Tem a palavra o Conselho Superior da Magistratura

Se nos pusermos de acordo sobre o dano que causa à integridade do sistema de justiça a entrada no STJ de um juiz sob investigação por crimes graves, temos então de reconhecer que estamos na presença de uma situação muito delicada.

Nos últimos dias, a comunicação social revelou que um professor de Direito, admitido no concurso de acesso ao Supremo Tribunal de Justiça (STJ), estará a ser objecto de investigação criminal por actos praticados no exercício das funções de docente universitário. Nada sei sobre os factos, não conheço pessoalmente o professor e não vou aqui condená-lo antes sequer de ter sido formalmente acusado. Mas não posso deixar de estar atento e preocupado.

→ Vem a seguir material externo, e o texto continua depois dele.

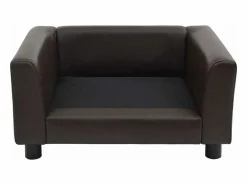 Clearance Sofá para perros felpa y cuero sintético marrón 60x43x30 cm Cama De Animales De Compañía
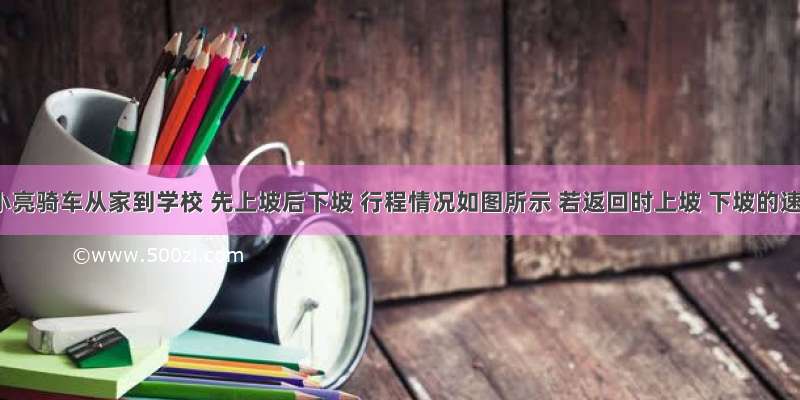 早晨小亮骑车从家到学校 先上坡后下坡 行程情况如图所示 若返回时上坡 下坡的速度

Talvez valha a pena começar por explicar de que nomeação se trata. A lei permite o acesso ao STJ, por concurso curricular, a juízes de carreira com a categoria de desembargadores, a procuradores-gerais-adjuntos da carreira do Ministério Público e a juristas de mérito, vindos de fora das magistraturas, com pelo menos 30 anos de experiência profissional na docência universitária ou na advocacia. O professor em causa foi o único jurista de mérito admitido no último concurso pelo Conselho Superior da Magistratura (CSM). Aguarda a nomeação e posse, logo que abra a respectiva vaga no STJ.

Ao contrário de muitos juízes, sou favorável a este modelo de acesso ao STJ que permite o ingresso de juristas não provenientes das carreiras da magistratura, porque é o que melhor assegura o refrescamento e pluralismo da jurisprudência. Mas isso implica que o CSM seja extremamente rigoroso na avaliação do mérito dos professores e advogados candidatos ao mais alto tribunal do país. Neste caso, por exemplo, a admissão levantou dúvidas legítimas, não por causa dos factos que agora estão a ser investigados – que, presumo, o CSM não conhecia – mas porque se trata de um professor de direito constitucional, sem trabalho conhecido nas áreas jurídicas da competência dos tribunais judiciais e do STJ.

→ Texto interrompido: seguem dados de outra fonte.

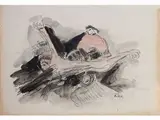 Baccio Maria Bacci, Compositions with Figures, 1888, two mixed media sketches on cardboard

Dito isto, regressando ao problema de início, se nos pusermos de acordo – como me parece que devemos pôr – sobre o dano que causa à integridade do sistema de justiça a entrada no STJ de um juiz sob investigação por crimes graves, temos então de reconhecer que estamos na presença de uma situação muito delicada, para a qual a lei tem de dar solução satisfatória. Para os juízes que entram na carreira pelo Centro de Estudos Judiciários, há um mecanismo na lei que permite ao CSM recusar a nomeação, se existirem dúvidas sobre a “idoneidade”, mesmo que tenham concluído o curso de formação com êxito. Já para os juízes que entram na função directamente para o STJ, o requisito da idoneidade para o cargo está previsto para a avaliação do mérito curricular mas não para a nomeação. Isto significa que, se entre o momento da admissão no concurso e o momento da nomeação ocorrerem factos relevantes que desabonem a integridade do candidato a juiz conselheiro, não é claro que mecanismos possam ser usados para impedir a sua entrada em funções.

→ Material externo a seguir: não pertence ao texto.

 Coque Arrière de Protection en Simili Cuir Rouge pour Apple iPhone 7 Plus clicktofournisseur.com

Ora, na minha opinião, no plano da ética, bem mais exigente do que o da legalidade, pela mesma razão que penso e já disse que um juiz de carreira sob suspeita grave de actos incompatíveis com as exigências do cargo não pode exercer funções nos tribunais, tenho de dizer que um candidato a juiz não deve ser nomeado enquanto igual suspeita não for afastada. Se é o candidato a juiz que renuncia à nomeação ou se é o CSM que encontra maneira legal de a suspender, isso não sei. O que sei é que o problema se pode colocar quando abrir a vaga no STJ.

Aqui está, pois, uma situação que põe à prova o papel do CSM, de garante da independência e integridade do sistema de justiça. Ultimamente, lamento dizer, os sinais que vêm desse órgão não tranquilizam. O CSM está na posse de um documento com oito propostas de medidas de reforço da transparência e integridade do sistema de justiça, que visam – vamos dizer as coisas pelos nomes – evitar que se repitam falhas graves nos sistemas de alerta e controlo e dúvidas sobre a capacidade de reacção atempada. Até ao momento em que escrevo este texto, não se mostrou disposto a discuti-lo com os juízes, repetindo o incómodo de há uns meses quando não quis discutir a proposta de sindicância à distribuição de processos num tribunal. Pode ser que desta vez seja melhor. Mal de nós se um dia chegarmos à conclusão que os Conselhos que gerem os juízes são o problema e não a solução.